Acredita-se que alguns alcoolistas “... farão objeção a muitas perguntas feitas, por acharem que seus defeitos talvez não tenham sido assim tão flagrantes. (...) um exame consciente é capaz de revelar justamente os defeitos dos quais tratam as perguntas desagradáveis” (Os Doze Passos, p. 43).

O inventário proposto pelo quarto passo deveria ser meticuloso. Para isso, a redação de perguntas e respostas pode ajudar a pensar com clareza e a avaliar com honestidade.

Quinto Passo: Admitimos perante Deus, perante nós mesmos e perante outro ser humano, a natureza exata de nossas falhas.

O Quinto Passo é talvez o mais difícil no que se refere a atuar contrariamente aos instintos naturais. No entanto, provavelmente é o passo mais importante para a sobriedade contínua e paz da mente. A. A. dizem: “... se chegamos a aprender como os pensamentos e as ações erradas feriram a nós e a outrem, então se torna mais imperativo do que nunca desistir de viver sozinhos com esses fantasmas torturantes de ontem” (Os Doze Passos, p. 45).

Para muitos membros de A. A.o medo e a relutância são muito intensos em relação a este passo. Mais fácil é admitir de uma maneira generalizada, que quando bebiam, tornavam-se maus elementos. O preço a ser pago por esta superficialidade costuma ser alto, pois carregar o peso sozinho manta a culpa, irritabilidade, depressão e ansiedade.

A admissão dos próprios defeitos perante outra pessoa é característica de pessoas espiritualizadas. Psiquiatras e psicólogos reconhecem também a necessidade profunda de discutir com uma pessoa compreensiva e de confiança as falhas da própria personalidade. Sem esta admissão dificilmente se consegue expulsar a obsessão destrutiva.

Lembranças mais aflitivas e humilhantes mantidas em segredo manterão a sensação de isolamento tão presente e constante para o alcoolista.

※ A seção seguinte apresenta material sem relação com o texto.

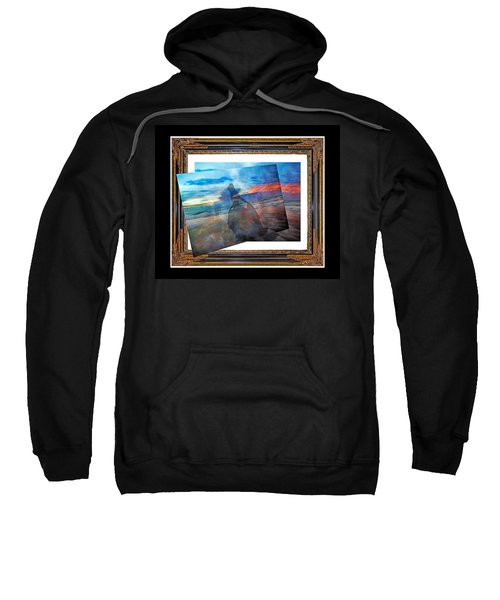 Living Frame Sweatshirt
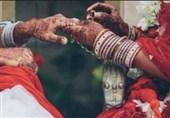 پاکستان میں دو خواتین کی آپس میں شادی کا معاملہ عدالت پہنچ گیا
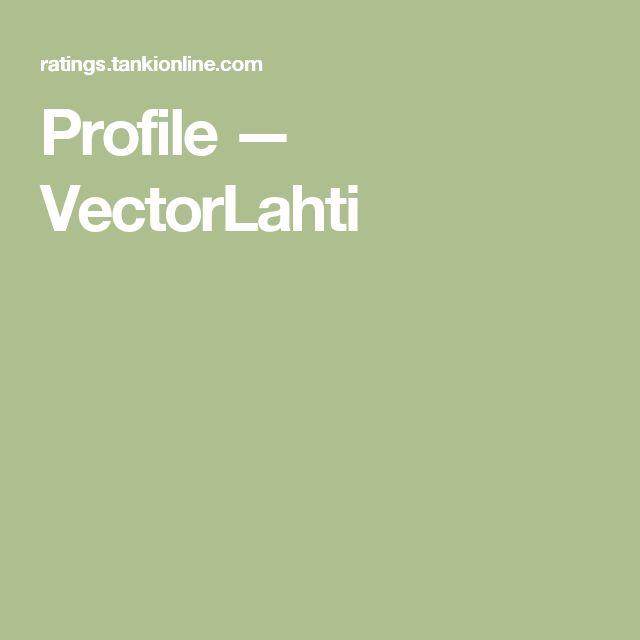 Profile — VectorLahti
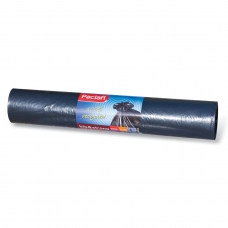 Мешки для мусора 240 л, черные, в рулоне 20 шт., ПНД, 35 мкм, 140х90 см, PACLAN 'Big&Strong'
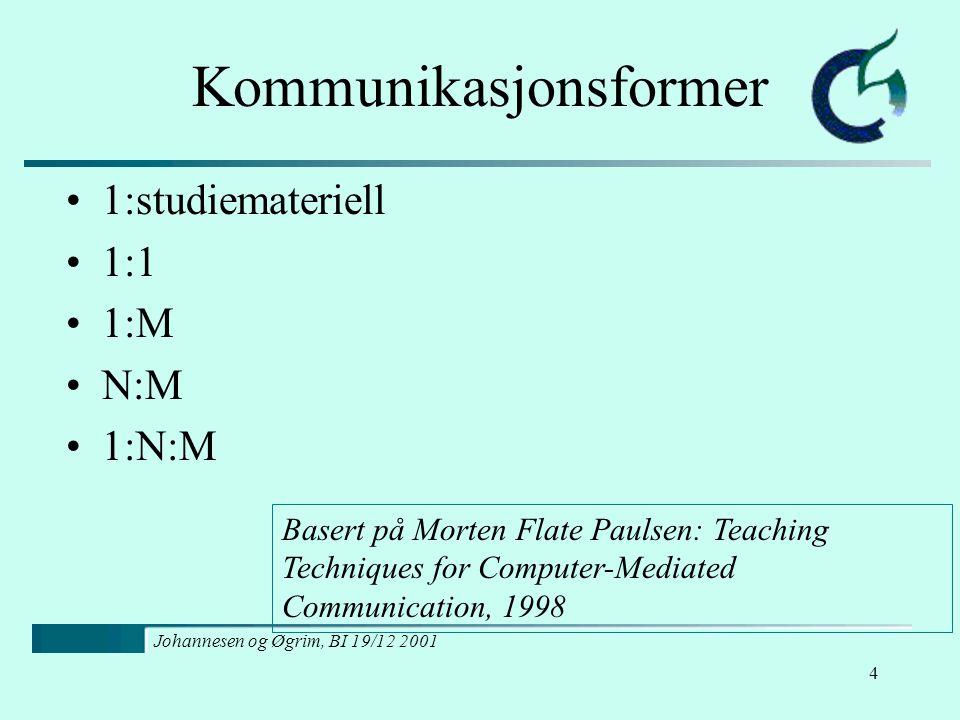 Johannesen og Øgrim, BI 19/12 2001 5 En-til-studiemateriell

A literatura de A. A. diz que havia sempre uma barreira misteriosa intransponível que deixava o alcoolista numa terrível solidão.

A chegada ao grupo de A. A. leva a pessoa a sentir-se compreendida pelos outros, mas muitos dos antigos tormentos de separação aflitiva mantêm-se ainda presentes. Faz-se necessária a prática do Quinto Passo. Este passo também possibilita ao alcoolista reconhecer que pode ser perdoado, independentemente do que tenha feito ou pensado, e ainda, que pode igualmente perdoar aos outros.

A humildade é outra grande dádiva que se alcança ao admitir os próprios defeitos perante outra pessoa. Esta admissão conduz a um maior realismo e honestidade do alcoolista a respeito de si próprio.

Pode surgir a idéia de fazer a admissão das falhas diretamente com Deus, pois enfrentar outra pessoa é mais embaraçoso. É verdade que a opinião dos outros pode apresentar falhas, mas sendo mais específica, torna-se de grande valia para um iniciante ainda inexperiente em relação a um contato com um Poder Superior.

A escolha da pessoa para realizar este passo deve ser cuidadosa. Para alguns, uma pessoa totalmente estranha poderá ser a melhor escolha. O contato e a aproximação com esta pessoa requerem decisão e força de vontade, mas após uma explicação cuidadosa, o contato flui com facilidade, e a sensação de alívio é grande.

Para muitos alcoolistas é neste momento que começam de modo real a sentir a presença de Deus. A saída do isolamento pelo compartilhar o peso terrível da culpa conduz a um espaço de descanso no qual é possível preparar-se para os passos seguintes.

Sexto Passo: Prontificamo-nos inteiramente a deixar que Deus removesse todos esses defeitos de caráter.

De acordo com um clérigo considerado um dos melhores amigos de A.A., uma pessoa disposta a “... experimentar o sexto passo com respeito a todos seus defeitos – em absoluto sem qualquer reserva – tem realmente andado um bom pedaço no campo espiritual...“ (Os Doze Passos, p. 53). A maioria dos membros de A.A. afirma que Deus pode, sob certas condições remove estes defeitos de caráter. Para comprovar isso é apresentado o testemunho de um alcoolista, que, de maneira similar, é repetido diariamente em todo mundo nas reuniões de A.A.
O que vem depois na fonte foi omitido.